Xbox Series X also has a fully custom streaming system designed for the series x that makes irrelevant all this copy stuff you're referring to. Instead of loading entire textures into physical memory like the PS5 intends to do at high speeds, Xbox will simply do something potentially a lot better and may actually turn out to be even faster with additional benefits on top of that. It will only load the section of the texture that's actually visible in the scene. As Microsoft put it, usually the largest mip of a 4K texture is often 8MB and often more. But if they only need to 25% of the largest mip, that data that would be brought into RAM goes from a potential full 8MB or more down to just 2MB. Imagine all the physical RAM savings this can create across a game. Microsoft is flat out calling Sampler Feedback Streaming a game changer because it will add a multiplying effect to how physical memory is used, upwards of 2x-3x (and in some cases higher) they've stated. But the benefit doesn't stop there. If you are copying way less, much smaller pieces of texture data into physical RAM, it also means you are getting significantly more bang for your buck from your SSD performance, too. If you're copying much less data in general, that's a win, win. Devs usually want as much ram as possible so they don't need to do any copying at all. Series X appears to have a custom built feature that actually comes the closest to achieving this without a much larger jump in available system RAM.

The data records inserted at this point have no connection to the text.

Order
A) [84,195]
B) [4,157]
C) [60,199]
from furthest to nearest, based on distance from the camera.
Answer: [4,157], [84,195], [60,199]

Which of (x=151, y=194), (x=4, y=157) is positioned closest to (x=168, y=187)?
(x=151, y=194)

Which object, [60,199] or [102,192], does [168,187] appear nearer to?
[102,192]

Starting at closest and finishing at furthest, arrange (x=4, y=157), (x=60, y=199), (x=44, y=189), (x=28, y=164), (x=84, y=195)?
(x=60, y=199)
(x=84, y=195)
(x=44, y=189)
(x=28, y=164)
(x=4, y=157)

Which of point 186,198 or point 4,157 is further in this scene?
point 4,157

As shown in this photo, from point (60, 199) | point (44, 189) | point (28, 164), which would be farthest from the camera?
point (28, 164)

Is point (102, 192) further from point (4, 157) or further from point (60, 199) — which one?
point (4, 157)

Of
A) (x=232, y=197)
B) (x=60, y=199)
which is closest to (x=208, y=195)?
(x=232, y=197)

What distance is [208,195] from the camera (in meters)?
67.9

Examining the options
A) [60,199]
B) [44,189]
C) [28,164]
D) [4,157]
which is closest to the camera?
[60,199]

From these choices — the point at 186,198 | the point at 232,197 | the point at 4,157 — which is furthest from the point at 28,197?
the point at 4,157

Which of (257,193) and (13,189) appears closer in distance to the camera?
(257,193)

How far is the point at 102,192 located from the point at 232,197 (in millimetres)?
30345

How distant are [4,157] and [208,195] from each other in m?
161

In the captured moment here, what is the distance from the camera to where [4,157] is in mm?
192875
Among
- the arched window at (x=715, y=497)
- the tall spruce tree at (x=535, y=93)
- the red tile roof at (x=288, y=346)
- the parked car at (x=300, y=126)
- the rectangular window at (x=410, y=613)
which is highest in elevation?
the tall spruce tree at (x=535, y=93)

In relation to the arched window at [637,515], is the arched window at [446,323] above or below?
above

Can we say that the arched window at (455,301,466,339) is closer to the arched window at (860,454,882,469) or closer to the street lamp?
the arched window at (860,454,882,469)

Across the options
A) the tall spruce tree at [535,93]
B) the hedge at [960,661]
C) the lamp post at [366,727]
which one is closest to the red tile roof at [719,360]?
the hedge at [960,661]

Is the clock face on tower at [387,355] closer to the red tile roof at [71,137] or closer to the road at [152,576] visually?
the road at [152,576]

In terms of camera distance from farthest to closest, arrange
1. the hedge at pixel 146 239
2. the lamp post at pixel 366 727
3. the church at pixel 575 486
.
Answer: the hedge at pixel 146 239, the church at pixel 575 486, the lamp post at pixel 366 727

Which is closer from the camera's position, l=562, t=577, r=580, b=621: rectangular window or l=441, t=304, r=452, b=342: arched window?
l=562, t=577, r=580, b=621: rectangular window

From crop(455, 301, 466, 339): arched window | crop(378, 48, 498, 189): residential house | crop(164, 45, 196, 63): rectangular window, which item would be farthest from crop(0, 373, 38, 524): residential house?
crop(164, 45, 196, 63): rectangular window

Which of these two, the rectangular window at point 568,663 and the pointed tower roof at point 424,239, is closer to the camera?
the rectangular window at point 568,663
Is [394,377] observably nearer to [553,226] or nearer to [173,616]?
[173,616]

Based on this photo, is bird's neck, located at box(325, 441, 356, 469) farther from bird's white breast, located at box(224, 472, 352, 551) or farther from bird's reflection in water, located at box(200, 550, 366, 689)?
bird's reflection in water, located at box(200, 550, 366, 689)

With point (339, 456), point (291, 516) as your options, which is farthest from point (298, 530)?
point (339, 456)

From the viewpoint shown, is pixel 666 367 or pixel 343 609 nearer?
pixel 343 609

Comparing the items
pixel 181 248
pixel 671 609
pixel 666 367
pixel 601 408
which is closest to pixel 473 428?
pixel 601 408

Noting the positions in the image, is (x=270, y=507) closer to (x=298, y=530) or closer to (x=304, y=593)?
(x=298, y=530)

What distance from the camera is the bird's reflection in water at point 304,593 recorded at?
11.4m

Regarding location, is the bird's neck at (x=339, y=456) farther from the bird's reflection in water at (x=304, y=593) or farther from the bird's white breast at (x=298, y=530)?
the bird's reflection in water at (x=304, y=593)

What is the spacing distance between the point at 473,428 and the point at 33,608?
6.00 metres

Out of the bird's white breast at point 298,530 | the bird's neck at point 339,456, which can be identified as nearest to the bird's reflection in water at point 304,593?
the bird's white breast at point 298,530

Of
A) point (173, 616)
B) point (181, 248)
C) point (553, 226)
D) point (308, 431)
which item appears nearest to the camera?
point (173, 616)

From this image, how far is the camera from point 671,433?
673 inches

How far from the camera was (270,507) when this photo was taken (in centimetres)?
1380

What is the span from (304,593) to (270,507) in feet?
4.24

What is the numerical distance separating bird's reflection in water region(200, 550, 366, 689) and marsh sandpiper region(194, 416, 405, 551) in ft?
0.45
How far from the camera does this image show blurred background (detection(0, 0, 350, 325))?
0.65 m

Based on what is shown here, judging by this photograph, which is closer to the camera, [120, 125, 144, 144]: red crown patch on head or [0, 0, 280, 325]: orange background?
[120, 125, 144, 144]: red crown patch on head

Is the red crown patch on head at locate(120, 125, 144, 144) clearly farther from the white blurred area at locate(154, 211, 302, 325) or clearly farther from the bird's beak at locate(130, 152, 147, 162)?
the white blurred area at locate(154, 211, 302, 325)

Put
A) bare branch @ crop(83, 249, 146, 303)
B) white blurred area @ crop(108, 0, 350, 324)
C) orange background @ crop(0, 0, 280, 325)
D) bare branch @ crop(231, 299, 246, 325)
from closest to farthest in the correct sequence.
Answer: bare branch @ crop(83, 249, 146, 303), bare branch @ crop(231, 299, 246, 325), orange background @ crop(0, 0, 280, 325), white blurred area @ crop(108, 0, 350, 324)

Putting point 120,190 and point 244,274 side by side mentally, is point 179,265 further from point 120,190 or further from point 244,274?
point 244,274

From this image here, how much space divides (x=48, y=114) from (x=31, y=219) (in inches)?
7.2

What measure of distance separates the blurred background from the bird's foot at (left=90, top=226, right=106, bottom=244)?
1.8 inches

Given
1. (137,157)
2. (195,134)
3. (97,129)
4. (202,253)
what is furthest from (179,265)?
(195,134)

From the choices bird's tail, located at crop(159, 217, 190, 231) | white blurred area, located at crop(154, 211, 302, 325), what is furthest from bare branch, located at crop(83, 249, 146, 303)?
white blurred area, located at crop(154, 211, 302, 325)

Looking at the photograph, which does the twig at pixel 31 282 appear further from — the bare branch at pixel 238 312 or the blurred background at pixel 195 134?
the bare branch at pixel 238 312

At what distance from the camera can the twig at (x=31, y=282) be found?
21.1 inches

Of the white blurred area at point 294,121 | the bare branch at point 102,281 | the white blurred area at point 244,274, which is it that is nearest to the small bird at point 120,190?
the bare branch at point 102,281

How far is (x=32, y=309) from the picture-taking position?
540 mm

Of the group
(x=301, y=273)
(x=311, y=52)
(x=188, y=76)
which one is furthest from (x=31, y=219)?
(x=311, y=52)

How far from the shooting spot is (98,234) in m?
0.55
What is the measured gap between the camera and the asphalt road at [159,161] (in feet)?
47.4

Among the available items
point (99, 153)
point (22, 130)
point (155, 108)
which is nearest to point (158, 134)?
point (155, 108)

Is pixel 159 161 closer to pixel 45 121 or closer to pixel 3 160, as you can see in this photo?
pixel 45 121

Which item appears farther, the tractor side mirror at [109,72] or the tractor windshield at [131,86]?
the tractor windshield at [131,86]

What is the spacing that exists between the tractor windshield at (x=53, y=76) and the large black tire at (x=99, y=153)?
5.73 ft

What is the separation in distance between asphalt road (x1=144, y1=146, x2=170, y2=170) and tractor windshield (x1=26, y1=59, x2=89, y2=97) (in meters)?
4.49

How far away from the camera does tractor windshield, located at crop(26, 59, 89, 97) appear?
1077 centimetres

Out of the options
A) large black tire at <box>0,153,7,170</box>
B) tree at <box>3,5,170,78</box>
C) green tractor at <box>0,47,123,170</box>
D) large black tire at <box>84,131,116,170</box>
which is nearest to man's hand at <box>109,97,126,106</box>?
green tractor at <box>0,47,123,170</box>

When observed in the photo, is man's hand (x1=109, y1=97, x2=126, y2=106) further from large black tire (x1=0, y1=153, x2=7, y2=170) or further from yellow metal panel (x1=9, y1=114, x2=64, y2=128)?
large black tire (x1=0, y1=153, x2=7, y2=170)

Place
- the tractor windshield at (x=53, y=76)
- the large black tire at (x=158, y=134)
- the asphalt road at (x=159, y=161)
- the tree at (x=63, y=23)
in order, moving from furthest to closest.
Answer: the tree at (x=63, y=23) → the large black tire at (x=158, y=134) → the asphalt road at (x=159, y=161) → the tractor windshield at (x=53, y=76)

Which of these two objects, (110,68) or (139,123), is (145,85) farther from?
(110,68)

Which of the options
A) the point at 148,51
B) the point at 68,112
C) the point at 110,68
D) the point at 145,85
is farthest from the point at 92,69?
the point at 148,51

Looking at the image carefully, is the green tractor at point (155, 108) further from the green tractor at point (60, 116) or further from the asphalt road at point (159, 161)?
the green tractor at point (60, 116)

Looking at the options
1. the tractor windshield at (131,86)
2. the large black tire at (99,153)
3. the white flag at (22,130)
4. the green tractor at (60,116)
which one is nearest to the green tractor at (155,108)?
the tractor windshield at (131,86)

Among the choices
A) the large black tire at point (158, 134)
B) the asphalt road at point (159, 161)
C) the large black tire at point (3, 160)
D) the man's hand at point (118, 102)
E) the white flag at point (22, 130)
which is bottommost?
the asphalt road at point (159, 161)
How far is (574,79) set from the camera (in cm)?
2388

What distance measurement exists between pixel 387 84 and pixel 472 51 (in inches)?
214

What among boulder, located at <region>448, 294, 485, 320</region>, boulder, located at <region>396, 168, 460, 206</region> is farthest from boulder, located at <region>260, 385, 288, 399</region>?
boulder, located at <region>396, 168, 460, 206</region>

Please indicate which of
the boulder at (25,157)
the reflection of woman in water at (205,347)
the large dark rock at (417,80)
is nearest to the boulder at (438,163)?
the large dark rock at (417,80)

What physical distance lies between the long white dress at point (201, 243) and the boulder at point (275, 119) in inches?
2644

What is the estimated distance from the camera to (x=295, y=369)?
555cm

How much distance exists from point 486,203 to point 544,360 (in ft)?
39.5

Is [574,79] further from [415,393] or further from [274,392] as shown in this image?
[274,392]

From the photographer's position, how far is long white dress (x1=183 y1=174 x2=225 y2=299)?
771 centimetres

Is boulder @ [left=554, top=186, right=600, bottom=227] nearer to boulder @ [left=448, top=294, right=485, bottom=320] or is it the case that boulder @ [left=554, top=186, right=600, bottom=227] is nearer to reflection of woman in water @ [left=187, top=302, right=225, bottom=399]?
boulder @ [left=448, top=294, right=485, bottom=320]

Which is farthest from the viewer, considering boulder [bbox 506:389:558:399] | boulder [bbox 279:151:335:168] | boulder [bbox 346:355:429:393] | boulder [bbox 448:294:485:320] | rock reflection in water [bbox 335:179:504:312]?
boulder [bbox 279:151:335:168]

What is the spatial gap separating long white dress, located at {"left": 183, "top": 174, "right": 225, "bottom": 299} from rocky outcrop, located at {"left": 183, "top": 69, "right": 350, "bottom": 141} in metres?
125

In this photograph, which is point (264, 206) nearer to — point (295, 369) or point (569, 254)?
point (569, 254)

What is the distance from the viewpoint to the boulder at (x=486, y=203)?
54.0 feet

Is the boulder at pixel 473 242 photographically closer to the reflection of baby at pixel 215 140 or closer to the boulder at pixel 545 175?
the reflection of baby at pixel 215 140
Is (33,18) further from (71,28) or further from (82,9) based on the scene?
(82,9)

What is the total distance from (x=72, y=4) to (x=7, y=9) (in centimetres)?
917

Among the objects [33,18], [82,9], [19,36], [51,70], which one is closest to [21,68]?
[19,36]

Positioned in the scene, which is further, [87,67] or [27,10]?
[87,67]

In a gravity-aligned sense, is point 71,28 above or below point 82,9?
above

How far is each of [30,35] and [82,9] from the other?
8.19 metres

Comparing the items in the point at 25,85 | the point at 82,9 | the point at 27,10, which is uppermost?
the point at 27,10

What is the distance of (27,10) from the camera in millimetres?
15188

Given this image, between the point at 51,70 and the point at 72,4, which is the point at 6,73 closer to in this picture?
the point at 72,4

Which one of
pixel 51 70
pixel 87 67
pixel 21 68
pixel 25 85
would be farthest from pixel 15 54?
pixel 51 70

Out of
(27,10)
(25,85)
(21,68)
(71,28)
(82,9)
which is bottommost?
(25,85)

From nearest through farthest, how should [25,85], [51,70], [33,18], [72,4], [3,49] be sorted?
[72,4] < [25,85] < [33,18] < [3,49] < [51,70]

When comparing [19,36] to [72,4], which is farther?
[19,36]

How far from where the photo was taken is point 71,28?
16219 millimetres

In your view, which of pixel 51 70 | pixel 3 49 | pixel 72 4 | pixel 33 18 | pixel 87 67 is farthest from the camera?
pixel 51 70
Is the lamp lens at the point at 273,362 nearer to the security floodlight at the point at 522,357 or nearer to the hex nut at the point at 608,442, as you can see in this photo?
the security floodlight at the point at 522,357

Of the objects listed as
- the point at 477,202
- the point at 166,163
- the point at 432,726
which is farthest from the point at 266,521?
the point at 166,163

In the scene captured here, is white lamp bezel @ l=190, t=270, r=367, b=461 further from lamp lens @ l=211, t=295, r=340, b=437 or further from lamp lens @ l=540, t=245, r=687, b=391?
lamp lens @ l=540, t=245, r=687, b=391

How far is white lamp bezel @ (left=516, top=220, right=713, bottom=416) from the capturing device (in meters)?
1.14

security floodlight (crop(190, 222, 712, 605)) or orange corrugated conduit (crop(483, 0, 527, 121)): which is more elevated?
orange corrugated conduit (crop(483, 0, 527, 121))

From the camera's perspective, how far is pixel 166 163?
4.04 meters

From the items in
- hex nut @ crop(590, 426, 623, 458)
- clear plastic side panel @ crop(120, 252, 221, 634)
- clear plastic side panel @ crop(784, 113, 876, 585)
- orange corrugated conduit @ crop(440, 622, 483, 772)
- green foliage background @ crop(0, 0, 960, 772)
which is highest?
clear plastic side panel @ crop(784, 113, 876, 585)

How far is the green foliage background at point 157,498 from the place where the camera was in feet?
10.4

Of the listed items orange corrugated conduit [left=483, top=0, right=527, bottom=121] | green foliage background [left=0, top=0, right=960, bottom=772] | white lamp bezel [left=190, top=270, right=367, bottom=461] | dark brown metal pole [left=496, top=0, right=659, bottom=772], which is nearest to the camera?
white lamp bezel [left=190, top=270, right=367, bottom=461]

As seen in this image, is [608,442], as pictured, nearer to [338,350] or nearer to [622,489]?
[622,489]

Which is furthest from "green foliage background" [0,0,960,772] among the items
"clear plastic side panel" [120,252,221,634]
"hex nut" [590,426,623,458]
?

So to reiterate an example you just gave about game sizes being smaller on PS5, that may not be the case at all. Then again, if devs want, due to all the extra RAM they may end up saving due to Sampler Feedback Streaming, they may opt to use even higher quality textures on series x, possibly producing higher quality textures than what may be possible on the PS5 side of things, if only cause they know they can get away with only loading in 25% of the texture.
And just to confirm, though Sampler Feedback may be a supported RDNA2 and even Nvidia Turing feature, Sampler Feedback Streaming isn't actually a standard RDNA2 feature that will automatically be found in all RDNA2 GPUs. That along with all the parts of Xbox Velocity Architecture are custom to Xbox Series X. Sony has a beast of an SSD, but it looks to me like Sony's solution is more based on the raw speed of that SSD whereas Microsoft has taken numerous steps to try and change the way the work is actually carried out. Sampler Feedback Streaming looks more revolutionary than just a plain faster SSD. Basically both Sony and Microsoft have approached the goal in two different ways.
Stanard is a Graphics Optimization R&D & Engine Architect at Microsoft.